Capital expenditure of $84M on $18.8B revenue yields a 0.4% capital intensity — one of the lowest in the S&P 500. Virtually all operating cash flow converts to free cash flow ($6.1B of $6.2B OCF), reflecting the pure software delivery model.

Debt Management
46.7% Debt Ratio

Total debt ratio of 46.7% with $6.0B in long-term debt is conservative for a company generating $6.1B in annual FCF. Debt-to-FCF of approximately 1.0x means Intuit could theoretically retire all debt within one year of free cash flow — a very comfortable position.

ROE
19.6%

ROE of 19.6% on $19.7B equity reflects solid returns on a relatively unleveraged equity base. Unlike many tech peers that inflate ROE through massive buybacks reducing equity, Intuit's $19.7B equity base is substantial, making the 19.6% ROE genuinely reflective of business economics.

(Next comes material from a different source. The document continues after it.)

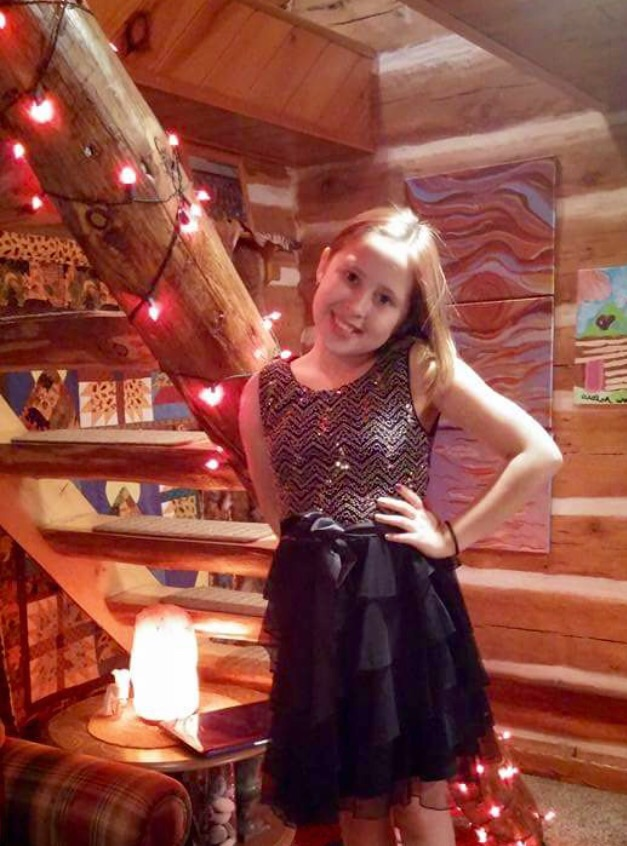 Avalon posing in her Homecoming dress. What a beauty!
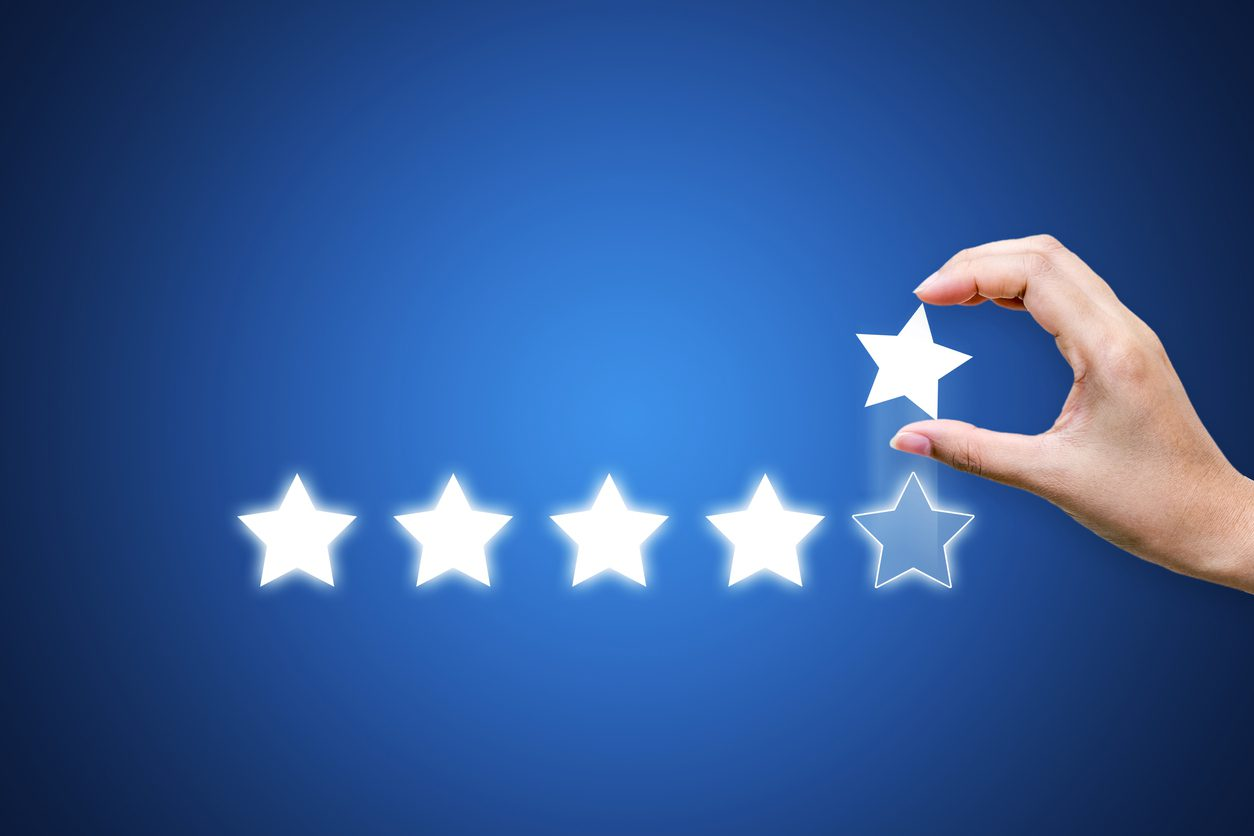 Hand putting five star symbol to increase rating of company with dark blue background, Copy space for text or headline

Capital allocation scores 85/100 — disciplined, efficient, and shareholder-friendly. The 0.4% capex ratio is the gold standard for software economics. Debt management is conservative at 46.7%, and the 19.6% ROE on substantial equity demonstrates genuine value creation. Intuit allocates capital across dividends, buybacks, and strategic acquisitions (Credit Karma, Mailchimp) that have expanded the addressable market.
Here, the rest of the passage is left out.